### AIM:
Please say whether each statement below agrees with the text on monosyllabic words, answering yes or no and quoting the words that decide it. (a) The 1957 list includes three ten-letter words. (b) The text gives "strengths" as a ten-letter monosyllable. (c) The -edst ending is always pronounced as a separate syllable.

### SOURCE DOCUMENT:
>> Begin

Fun Facts About English #30 – Monosyllabic Words

11/08/2019 by admin Leave a Comment

Fun Facts About English 30 Kinney Brothers Publishing

A list of 9,123 English monosyllabic words published in 1957 includes three ten-letter words: scraunched, scroonched, and squirreled. Other sources include words as long or longer though some are questionable on the grounds of spelling, pronunciation, archaic status, being nonstandard, a proper noun, loanword, or nonce word.

Nine-letter monosyllables are scratched, screeched, scrounged, squelched, straights, and strengths.

Archaic

The past tense ending -ed and the archaic second-person singular ending -st can be combined into -edst. While this ending is usually pronounced as a separate syllable from the verb stem, it may be abbreviated -‘dst to indicate elision. Examples include scratch’dst and stretch’dst, each of which has one syllable spelled with ten letters plus an apostrophe.

>> End

### RECORDED DATA:
>> Begin

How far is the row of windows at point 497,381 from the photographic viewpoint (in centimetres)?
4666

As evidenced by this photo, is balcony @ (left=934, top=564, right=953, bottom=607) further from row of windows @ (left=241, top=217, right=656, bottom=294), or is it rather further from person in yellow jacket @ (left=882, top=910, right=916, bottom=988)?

>> End

### COMPLETE OUTPUT:
(a) Yes: "A list of 9,123 English monosyllabic words published in 1957 includes three ten-letter words: scraunched, scroonched, and squirreled."
(b) No: "Nine-letter monosyllables are scratched, screeched, scrounged, squelched, straights, and strengths."
(c) No: "While this ending is usually pronounced as a separate syllable from the verb stem, it may be abbreviated -‘dst to indicate elision."